Pickleball is a new sport, but it’s not THAT new. Many players and coaches have been playing for 5, 10, 15, even 25 years!
You probably want to make sure that your pickleball coach has at least a couple years of experience playing pickleball, and you DEFINITELY want to make sure that they have experience playing in the 5.0/Open division of the bigger tournaments (or even nationals).
I can’t say how many times I hear about the “big wig” pickleball player in a small town, then get there to find out that he’s really just a big fish in a small pond… and if he WERE to venture out to play pickleball with the top players, he’d get creamed.
Make sure that guy’s not your coach, okay? ‘Nough said.
Now, not only do you want to make sure you’re working with an experienced player, you should make sure you’re working with an established coach.
How long have they been coaching? How many people have they worked with? What do their previous students say about them? What instructional materials have they created (books, dvds, etc.)? Are they well-known and well-appreciated in the pickleball world? How large is their following?
The answer to any one of these questions doesn’t necessarily mean anything, but combined, they can give you a good idea of the caliber coach you are dealing with.
#4: What’s Your Approach to Teaching Pickleball?

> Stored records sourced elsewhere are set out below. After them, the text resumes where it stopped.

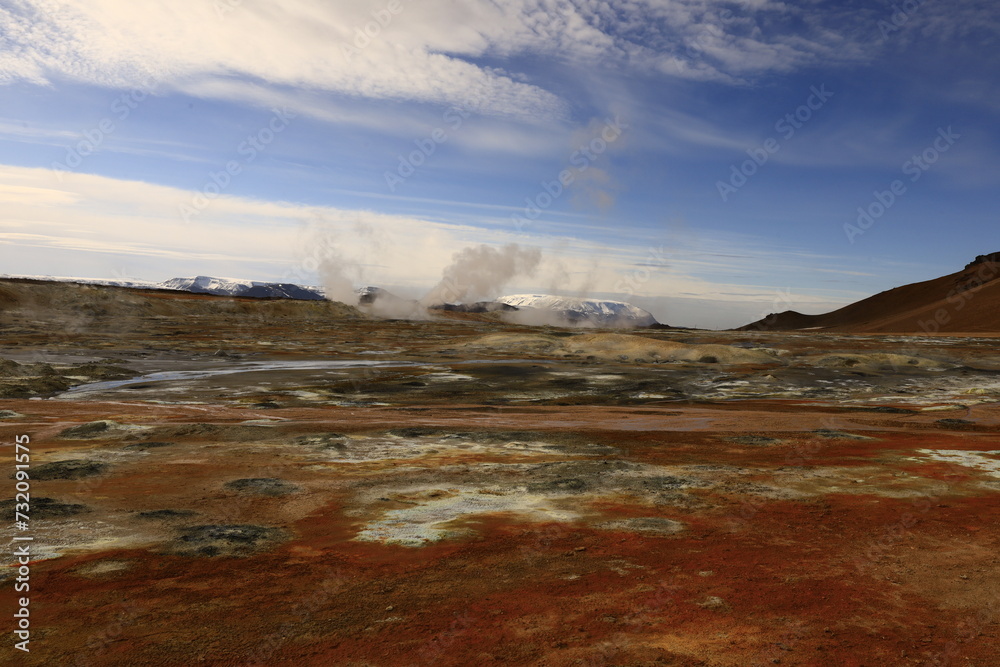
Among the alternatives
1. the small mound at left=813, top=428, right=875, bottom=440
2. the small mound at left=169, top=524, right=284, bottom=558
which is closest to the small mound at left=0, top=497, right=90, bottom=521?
the small mound at left=169, top=524, right=284, bottom=558

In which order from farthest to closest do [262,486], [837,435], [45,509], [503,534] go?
[837,435] → [262,486] → [45,509] → [503,534]

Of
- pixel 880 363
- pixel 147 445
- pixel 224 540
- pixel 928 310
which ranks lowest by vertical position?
pixel 147 445

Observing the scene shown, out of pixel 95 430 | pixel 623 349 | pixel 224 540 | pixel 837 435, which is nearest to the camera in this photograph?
pixel 224 540

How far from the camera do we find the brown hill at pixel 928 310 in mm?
78938

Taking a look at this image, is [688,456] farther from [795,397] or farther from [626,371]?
[626,371]

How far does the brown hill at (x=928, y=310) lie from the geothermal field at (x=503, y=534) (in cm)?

Every pickleball coach will have a different answer for this question, but here are a couple things you’ll want to be on the look-out for:
If they DO emphasize a “one size fits all” approach, where they try to teach every student to play the exact same way…
If so, they are likely to try to change the parts of your game that ARE working for you, just because it isn’t exactly the method that they teach.

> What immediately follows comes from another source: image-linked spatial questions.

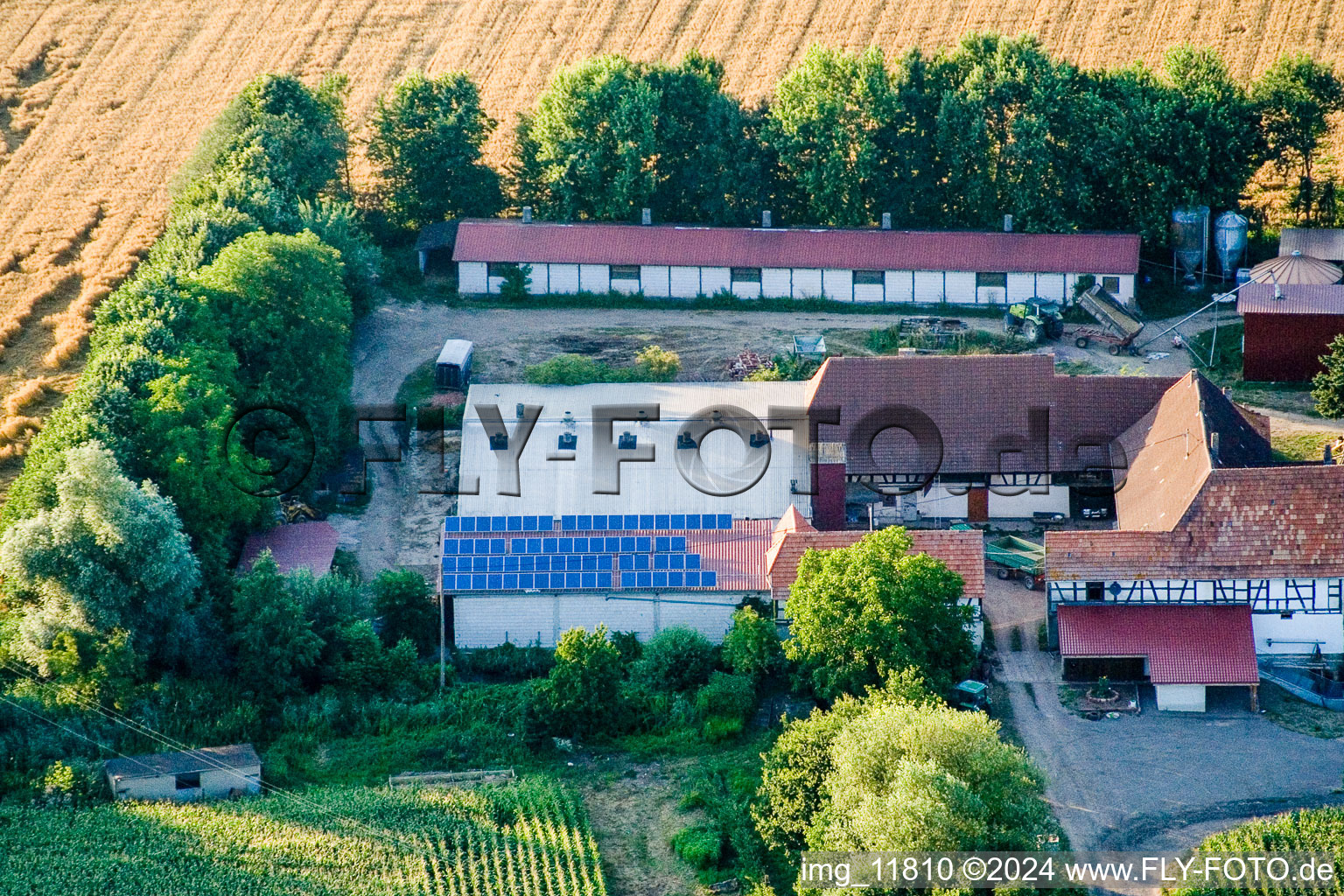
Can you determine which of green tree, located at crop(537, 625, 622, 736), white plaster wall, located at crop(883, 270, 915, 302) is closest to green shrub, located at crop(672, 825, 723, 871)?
green tree, located at crop(537, 625, 622, 736)

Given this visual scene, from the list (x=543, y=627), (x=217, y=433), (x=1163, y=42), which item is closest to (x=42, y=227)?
(x=217, y=433)

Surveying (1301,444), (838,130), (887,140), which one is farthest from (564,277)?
(1301,444)

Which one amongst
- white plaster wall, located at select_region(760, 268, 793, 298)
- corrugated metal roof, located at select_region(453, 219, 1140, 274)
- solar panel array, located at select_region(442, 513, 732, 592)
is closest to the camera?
solar panel array, located at select_region(442, 513, 732, 592)

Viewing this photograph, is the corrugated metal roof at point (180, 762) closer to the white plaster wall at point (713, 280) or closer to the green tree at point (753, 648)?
the green tree at point (753, 648)

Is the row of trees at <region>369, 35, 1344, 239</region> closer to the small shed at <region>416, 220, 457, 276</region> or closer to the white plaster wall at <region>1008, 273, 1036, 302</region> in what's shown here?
the small shed at <region>416, 220, 457, 276</region>

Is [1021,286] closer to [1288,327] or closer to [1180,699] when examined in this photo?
[1288,327]
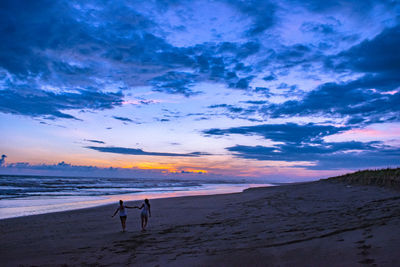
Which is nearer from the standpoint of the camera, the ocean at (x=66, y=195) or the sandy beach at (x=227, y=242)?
the sandy beach at (x=227, y=242)

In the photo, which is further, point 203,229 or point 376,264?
point 203,229

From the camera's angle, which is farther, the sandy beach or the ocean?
the ocean

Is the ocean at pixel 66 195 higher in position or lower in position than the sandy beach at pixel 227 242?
lower

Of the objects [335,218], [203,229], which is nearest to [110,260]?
[203,229]

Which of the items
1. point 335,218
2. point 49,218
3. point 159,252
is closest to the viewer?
point 159,252

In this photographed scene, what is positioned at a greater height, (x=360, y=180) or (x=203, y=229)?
(x=360, y=180)

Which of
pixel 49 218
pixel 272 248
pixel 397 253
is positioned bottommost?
pixel 49 218

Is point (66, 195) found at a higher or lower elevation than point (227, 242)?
lower

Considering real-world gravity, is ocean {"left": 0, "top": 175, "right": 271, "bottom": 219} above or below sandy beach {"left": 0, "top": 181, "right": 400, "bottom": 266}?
below

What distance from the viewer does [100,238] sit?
11.4 metres

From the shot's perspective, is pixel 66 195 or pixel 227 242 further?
pixel 66 195

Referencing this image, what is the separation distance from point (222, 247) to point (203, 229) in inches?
133

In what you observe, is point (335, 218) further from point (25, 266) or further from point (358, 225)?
point (25, 266)

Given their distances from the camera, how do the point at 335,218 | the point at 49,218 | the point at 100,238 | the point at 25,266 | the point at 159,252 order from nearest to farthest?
1. the point at 25,266
2. the point at 159,252
3. the point at 335,218
4. the point at 100,238
5. the point at 49,218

If they DON’T say their teaching style is interactive…
There’s nothing worse than being lectured to for an hour non-stop. Not only is it boring, but there isn’t much that you actually absorb. You’ll be lucky to remember and implement one thing after attending a lecture-based pickleball class or clinic.

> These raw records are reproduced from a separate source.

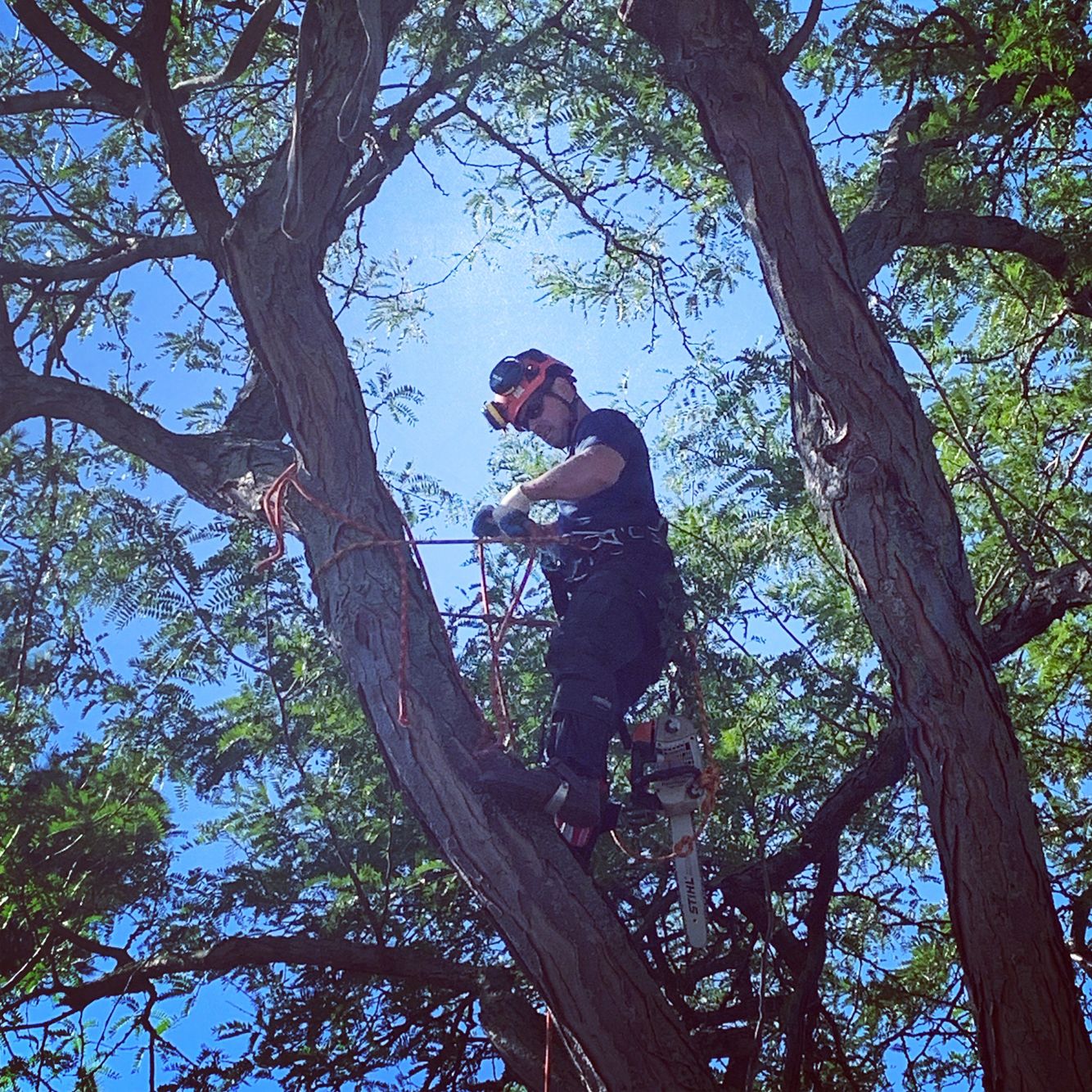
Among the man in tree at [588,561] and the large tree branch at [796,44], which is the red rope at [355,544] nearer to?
the man in tree at [588,561]

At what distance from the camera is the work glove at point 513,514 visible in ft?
13.9

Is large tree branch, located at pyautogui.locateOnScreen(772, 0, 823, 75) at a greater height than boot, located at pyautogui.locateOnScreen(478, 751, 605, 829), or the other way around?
large tree branch, located at pyautogui.locateOnScreen(772, 0, 823, 75)

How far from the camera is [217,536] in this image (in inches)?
220

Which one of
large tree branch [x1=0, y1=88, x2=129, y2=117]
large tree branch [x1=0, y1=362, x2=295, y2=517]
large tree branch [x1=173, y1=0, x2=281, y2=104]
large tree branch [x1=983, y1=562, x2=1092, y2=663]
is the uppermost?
large tree branch [x1=0, y1=88, x2=129, y2=117]

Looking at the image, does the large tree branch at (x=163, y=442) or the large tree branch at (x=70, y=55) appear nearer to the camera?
the large tree branch at (x=163, y=442)

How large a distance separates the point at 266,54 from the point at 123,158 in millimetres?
987

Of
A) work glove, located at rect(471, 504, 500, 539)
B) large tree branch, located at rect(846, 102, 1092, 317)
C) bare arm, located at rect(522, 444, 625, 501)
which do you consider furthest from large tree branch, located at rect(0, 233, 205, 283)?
large tree branch, located at rect(846, 102, 1092, 317)

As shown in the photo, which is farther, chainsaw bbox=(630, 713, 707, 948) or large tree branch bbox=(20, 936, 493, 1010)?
large tree branch bbox=(20, 936, 493, 1010)

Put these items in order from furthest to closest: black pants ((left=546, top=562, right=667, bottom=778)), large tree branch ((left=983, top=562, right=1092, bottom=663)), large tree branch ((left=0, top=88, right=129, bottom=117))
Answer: large tree branch ((left=0, top=88, right=129, bottom=117)) → large tree branch ((left=983, top=562, right=1092, bottom=663)) → black pants ((left=546, top=562, right=667, bottom=778))

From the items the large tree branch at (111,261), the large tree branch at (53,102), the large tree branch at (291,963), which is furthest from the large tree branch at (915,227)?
the large tree branch at (53,102)

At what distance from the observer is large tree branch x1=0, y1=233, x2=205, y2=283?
577 centimetres

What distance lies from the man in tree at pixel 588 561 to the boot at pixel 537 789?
0.4 inches

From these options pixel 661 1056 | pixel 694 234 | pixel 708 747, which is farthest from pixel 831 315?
pixel 694 234

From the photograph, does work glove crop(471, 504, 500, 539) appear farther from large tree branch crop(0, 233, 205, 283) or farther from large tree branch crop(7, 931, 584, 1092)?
large tree branch crop(0, 233, 205, 283)
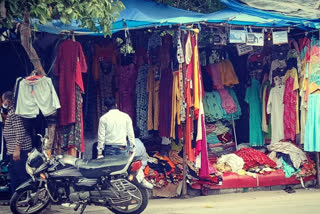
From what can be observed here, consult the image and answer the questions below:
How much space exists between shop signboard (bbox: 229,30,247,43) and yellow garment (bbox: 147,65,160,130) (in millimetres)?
1719

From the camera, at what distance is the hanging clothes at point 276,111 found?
11.6m

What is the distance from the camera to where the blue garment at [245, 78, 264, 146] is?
1205cm

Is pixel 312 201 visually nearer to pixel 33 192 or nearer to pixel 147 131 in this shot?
pixel 147 131

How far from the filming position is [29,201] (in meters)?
8.14

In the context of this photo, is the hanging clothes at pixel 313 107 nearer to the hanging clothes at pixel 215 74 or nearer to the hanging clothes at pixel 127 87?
the hanging clothes at pixel 215 74

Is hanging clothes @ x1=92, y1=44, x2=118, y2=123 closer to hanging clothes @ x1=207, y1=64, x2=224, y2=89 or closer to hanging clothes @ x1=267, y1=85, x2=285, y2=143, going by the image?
hanging clothes @ x1=207, y1=64, x2=224, y2=89

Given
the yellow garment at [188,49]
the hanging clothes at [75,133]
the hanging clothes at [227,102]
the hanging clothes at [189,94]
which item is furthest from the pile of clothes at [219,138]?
the hanging clothes at [75,133]

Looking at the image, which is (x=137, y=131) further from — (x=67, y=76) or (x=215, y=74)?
(x=67, y=76)

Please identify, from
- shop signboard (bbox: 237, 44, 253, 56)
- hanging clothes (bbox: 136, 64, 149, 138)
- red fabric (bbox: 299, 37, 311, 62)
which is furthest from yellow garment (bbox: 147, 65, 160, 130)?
red fabric (bbox: 299, 37, 311, 62)

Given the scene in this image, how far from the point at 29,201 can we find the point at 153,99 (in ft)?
12.2

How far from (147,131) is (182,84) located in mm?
1869

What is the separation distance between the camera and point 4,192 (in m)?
9.85

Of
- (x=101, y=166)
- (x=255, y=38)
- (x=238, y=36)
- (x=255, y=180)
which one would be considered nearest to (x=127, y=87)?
(x=238, y=36)

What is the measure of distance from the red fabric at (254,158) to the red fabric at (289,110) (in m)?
0.68
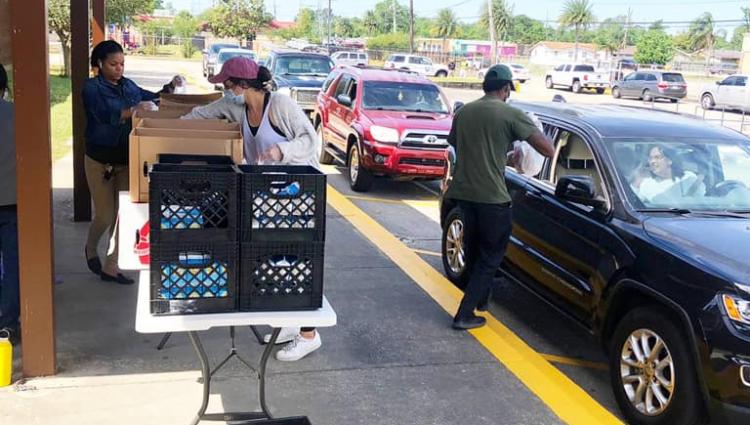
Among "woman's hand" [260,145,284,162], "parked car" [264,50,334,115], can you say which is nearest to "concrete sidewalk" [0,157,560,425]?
"woman's hand" [260,145,284,162]

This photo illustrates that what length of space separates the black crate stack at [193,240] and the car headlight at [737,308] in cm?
249

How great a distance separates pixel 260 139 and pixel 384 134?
6273 millimetres

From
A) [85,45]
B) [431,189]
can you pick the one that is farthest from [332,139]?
[85,45]

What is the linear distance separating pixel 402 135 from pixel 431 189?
1952 millimetres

If they DON’T mention hands-on experience…
Only slightly better than a lecture, is when the pickleball coach teaches you what to do, has you practice a couple times and then sends you home. Again, you’re not likely to make any real change if you don’t get plenty of drilling in to build that muscle memory.
#5: How Much Do You Charge?
In life, you get what you pay for. There’s no doubt that there are MANY (probably hundreds) of folks out there offering free or cheap lessons, clinics or practice sessions. I know many of them and most are just good-hearted people who truly do a service to their pickleball community. But there is a big difference between someone mentoring some friends and a professional pickleball coach.
If you’re really serious about improving your game and you truly want the best, then you should expect to pay for the best. Any coach worth his or her salt will be charging accordingly. Just think about it. If Nadal or Federer were offering tennis lessons for $50 an hour you’d be wondering one of two things… either they’ve gone crazy or you’re not working with THE REAL DEAL.
If you want the best pickleball coach, you want to make sure you’re learning from THE REAL DEAL.
Bonus Question #1: Will Their Method Actually Work for ME?
If your pickleball coach is young, quick and strong, they may be teaching a style that depends upon being young, quick and strong. That’s great, of course, if you are. But if you happen to be… well, I won’t go ahead and call you the opposite of those things, but you know what I mean… if you are NOT young, quick and strong, then those strategies may not work as well for you.
Bonus Question #2: Will I Get Generic Suggestions or Feedback That’s Unique to Me?
Many coaches only know how to teach someone “the right way” to hit a shot, but they may not actually be able to see the subtle things that are making you hit the shot “the wrong way.” They may teach you, for example, to bend your knees and keep your head down as you hit the ball, but they may not have the insight to tell you that when the ball is coming to your backhand, you are bringing your head up right before you hit the ball. Having that kind of specific feedback as to the nuances of what you are actually doing right and wrong can make a tremendous difference to your game.